BRANO DA LEGGERE:
* * * *

Se andiamo a ragionare nello specifico, dobbiamo renderci conto che, a proposito della differenza che corre tra istruzione e formazione, esistono tuttora luoghi comuni abbastanza diffusi che vengono da lontano ma che non hanno corrispondenza con la realtà formativa ed occupazionale dei Paesi ad alto sviluppo.
Da molte parti si sostiene che il fine dell’istruzione è eminentemente culturale, "gratuito", per cui i titoli rilasciati consentono una utilizzazione lunga e molto mediata nel tempo, mentre il fine della formazione professionale è quello di erogare qualifiche, a volte conseguibili anche in tempi brevi, da spendere immediatamente nel mondo del lavoro. E si sostiene anche che l’istruzione ha come fine primario la persona, mentre la formazione si propone un’altra finalità, quella di preparare soggetti a seconda delle offerte che il mercato del lavoro avanza in situazioni determinate e non altre; il fine primo non è quindi la persona ma l’economia di cui la formazione sarebbe una sorta di volano regolatore.

* * * *

CONSEGNE:
- 1) Nel brano su istruzione e formazione, quale fine primario viene attribuito all'istruzione da chi sostiene le tesi riportate?
- 2) Riprendi il brano sulla differenza tra istruzione e formazione, proseguendo dopo la sua ultima frase.

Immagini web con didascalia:

* * * *

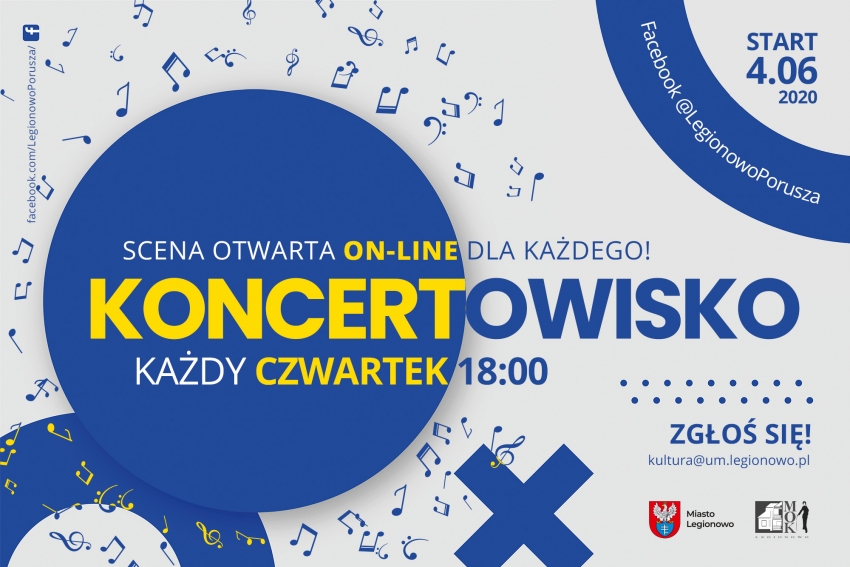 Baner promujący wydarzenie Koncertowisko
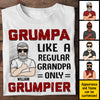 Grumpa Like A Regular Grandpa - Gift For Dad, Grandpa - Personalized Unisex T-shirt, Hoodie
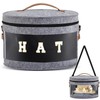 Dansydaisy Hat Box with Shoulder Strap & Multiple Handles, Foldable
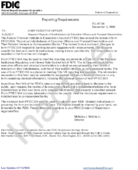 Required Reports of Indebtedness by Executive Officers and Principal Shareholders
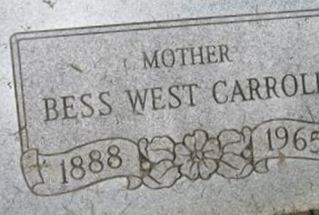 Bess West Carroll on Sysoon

* * * *

RISPOSTE ALLE CONSEGNE:
- 1) La persona.

- 2)
Si tratta, però, di argomentazioni parziali ed anche datate. In primo luogo va considerato che nei Paesi ad alto sviluppo, in forza delle applicazioni tecnologiche nei processi lavorativi, riesce sempre più difficile trovare competenze che richiedano soltanto una formazione di breve durata e che non impegnino anche e soprattutto attività intellettuali di tutto rilievo. In secondo luogo va detto che è ormai dalla fine degli anni Settanta che nel nostro Paese la formazione professionale ha considerato centrale nei suoi curricoli di studio anche e soprattutto la persona. Basti leggere attentamente quanto si afferma nella legge quadro sulla formazione professionale, la 845 del ’78 e nel cosiddetto pacchetto Treu (legge 196/97).
Si tratta di tappe che non sono state raggiunte solo in Italia, ma in tutti i Paesi della Comunità economica europea e dell’Unione europea. E’ anche utile ricordare che la formazione professionale è sempre stata al centro dell’attenzione degli organismi comunitari fin dagli anni Cinquanta, quando ancora, invece, le politiche dell’istruzione erano prerogativa esclusiva dei singoli Stati membri. E solo con Maastricht – e siamo agli inizi degli anni Novanta – l’istruzione è divenuta oggetto di attenzione della politica europea. Possiamo quindi dire che la formazione professionale nel contesto europeo ha marciato più speditamente nel suo rinnovamento di quanto non avvenga, invece, nell’istruzione.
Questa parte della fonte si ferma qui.